In an attempt to corner the “adaptations of books you read under the covers of a bunk bed while listening to Color Me Badd” market, Netflix is in the midst of releasing an entire trilogy of Fear Street movies. Based on the popular R.L. Stine series of horror novels for young adults from the ‘80s and ‘90s, the first entry, Fear Street Part 1: 1994, featured a band of teens defending themselves from a horde of necromanced baddies while listening to songs that in no way existed in 1994.

While Fear Street Part 2: 1978 dropped today and Fear Street Part 3: 1666 hits next week.

Amazingly, this pillar of horror nostalgia was borne purely out of good old-fashioned spite. According to Stine, it wasn’t actually his idea to write a crap-ton of books about evil stepsisters or denim-clad ghosts or a mysterious cult that wants to murder undercover FBI parents (spoiler alert for a thirty-year-old teen paperback). In the ‘80s, Stine was busy editing a humor magazine and taking odd writing jobs such as penning the novelization for Spaceballs. According to Stine, he happened to be having lunch with an editor friend who just had a “big fight” with Christopher Pike, that other famous YA horror author. If you thought Fear Street was intense, one of Pike’s books involved teens murdering each other with strychnine-laced cocaine.

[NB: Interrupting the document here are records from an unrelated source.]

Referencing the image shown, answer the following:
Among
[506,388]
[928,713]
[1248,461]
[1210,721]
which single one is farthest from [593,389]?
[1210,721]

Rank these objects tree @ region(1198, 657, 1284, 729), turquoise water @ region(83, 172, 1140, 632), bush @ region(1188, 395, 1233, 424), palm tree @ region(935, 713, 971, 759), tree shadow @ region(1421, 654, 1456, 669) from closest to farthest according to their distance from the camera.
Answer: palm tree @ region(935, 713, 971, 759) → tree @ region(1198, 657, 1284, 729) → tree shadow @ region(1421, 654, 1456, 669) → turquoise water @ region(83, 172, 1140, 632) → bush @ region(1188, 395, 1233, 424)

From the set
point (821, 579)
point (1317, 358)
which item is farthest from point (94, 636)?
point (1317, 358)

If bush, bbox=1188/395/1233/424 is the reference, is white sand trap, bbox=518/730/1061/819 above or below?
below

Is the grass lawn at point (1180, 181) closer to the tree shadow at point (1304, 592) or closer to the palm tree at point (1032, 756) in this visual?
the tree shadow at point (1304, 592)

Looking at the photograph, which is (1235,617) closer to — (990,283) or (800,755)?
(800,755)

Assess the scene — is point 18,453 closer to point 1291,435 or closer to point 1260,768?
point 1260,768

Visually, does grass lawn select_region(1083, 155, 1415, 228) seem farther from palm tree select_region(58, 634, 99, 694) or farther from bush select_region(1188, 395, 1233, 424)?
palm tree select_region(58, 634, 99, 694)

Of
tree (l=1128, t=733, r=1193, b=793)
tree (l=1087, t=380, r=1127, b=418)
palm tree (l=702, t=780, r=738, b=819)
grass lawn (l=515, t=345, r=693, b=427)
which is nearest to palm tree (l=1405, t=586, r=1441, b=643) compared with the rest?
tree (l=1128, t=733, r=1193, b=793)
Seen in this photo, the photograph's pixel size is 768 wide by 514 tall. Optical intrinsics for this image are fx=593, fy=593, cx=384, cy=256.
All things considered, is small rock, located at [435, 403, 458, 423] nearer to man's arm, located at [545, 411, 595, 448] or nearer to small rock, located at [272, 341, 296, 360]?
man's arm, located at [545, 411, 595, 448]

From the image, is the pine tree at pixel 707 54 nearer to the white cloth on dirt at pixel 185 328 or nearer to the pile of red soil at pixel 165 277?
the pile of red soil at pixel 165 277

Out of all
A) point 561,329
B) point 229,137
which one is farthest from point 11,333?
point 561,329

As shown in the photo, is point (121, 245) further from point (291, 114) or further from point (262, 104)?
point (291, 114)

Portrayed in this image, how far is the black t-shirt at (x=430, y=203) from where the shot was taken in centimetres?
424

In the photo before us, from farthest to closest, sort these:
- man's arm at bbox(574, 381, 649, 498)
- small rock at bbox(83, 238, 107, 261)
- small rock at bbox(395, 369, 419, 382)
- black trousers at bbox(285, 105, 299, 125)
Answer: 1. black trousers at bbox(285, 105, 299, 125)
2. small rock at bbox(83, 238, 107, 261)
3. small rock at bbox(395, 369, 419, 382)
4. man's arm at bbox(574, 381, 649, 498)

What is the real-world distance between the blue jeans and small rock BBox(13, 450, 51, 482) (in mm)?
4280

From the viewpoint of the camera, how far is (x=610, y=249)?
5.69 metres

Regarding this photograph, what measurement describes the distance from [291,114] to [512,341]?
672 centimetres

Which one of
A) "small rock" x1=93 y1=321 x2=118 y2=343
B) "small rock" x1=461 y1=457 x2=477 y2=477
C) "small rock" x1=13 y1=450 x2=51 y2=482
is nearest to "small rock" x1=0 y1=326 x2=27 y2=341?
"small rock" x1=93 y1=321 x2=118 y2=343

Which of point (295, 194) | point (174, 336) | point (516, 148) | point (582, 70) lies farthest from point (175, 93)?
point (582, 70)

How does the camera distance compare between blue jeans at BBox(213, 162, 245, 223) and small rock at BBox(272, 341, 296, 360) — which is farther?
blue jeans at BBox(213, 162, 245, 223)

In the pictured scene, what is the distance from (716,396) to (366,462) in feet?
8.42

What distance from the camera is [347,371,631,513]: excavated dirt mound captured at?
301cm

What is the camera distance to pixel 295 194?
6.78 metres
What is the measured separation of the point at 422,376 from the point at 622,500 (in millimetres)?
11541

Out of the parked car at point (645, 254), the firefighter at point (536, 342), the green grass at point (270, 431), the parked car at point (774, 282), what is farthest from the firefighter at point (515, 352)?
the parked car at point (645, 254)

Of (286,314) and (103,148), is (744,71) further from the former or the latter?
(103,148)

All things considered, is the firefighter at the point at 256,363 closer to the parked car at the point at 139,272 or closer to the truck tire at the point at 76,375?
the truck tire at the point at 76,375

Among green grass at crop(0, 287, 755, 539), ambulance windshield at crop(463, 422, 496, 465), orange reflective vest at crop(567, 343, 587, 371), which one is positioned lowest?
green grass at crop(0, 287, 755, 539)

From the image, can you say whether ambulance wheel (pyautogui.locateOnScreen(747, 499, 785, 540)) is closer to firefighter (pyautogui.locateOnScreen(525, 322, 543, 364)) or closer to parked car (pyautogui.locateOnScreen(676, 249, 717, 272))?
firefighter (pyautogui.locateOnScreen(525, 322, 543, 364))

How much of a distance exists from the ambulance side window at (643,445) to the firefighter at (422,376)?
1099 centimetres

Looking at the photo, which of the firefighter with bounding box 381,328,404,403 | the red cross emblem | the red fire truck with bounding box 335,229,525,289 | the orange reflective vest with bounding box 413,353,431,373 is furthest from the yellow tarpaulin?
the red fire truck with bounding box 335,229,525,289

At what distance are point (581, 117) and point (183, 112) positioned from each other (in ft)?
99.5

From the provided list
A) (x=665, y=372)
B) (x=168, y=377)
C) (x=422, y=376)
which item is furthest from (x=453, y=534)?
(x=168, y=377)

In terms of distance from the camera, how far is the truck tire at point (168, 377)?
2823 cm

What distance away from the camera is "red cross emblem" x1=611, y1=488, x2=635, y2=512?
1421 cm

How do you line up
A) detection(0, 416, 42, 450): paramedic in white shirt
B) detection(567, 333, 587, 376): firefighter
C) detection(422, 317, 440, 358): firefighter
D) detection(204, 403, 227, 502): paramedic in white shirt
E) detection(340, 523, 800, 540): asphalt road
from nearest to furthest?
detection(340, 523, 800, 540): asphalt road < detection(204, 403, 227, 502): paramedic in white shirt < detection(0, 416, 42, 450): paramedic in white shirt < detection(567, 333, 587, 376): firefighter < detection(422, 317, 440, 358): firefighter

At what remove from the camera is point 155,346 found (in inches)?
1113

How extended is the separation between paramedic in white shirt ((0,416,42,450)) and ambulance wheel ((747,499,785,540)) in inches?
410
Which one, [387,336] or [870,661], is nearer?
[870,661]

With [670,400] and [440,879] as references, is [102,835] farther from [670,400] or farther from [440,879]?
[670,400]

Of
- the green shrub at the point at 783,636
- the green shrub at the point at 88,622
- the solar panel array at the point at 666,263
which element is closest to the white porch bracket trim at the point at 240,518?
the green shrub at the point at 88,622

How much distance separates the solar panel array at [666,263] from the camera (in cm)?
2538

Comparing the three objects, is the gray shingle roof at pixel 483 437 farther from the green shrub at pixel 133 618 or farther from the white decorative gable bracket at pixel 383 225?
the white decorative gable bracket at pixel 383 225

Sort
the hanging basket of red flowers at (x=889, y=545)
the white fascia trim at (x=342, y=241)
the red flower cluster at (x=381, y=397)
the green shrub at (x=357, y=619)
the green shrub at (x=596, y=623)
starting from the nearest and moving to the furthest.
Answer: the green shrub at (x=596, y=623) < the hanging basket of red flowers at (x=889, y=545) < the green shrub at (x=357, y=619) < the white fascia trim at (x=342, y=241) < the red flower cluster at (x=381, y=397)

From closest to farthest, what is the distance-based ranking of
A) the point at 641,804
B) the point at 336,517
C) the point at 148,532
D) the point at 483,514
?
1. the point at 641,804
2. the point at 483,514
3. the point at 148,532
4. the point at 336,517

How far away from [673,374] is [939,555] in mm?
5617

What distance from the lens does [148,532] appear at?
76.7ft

Fed up with Pike for some reason and refusing to ever work with him again, the editor suggested that R.L. Stine should write some teen horror books for her instead, even giving him the title for his first scary story, Blind Date. That tale became part of the Point Horror series that paved the way for Fear Street just a few years later. It feels like a phony scene written for an R.L. Stine biopic, but he really had his career path handed to him at a random meal. Don’t feel too bad for Christopher Pike, though; he, too, is getting his own Netflix series. Hopefully, this trend will inspire Disney to make a big-budget adaptation of those Star Wars books where teens battle cannibal swamp monsters alongside Boba Fett.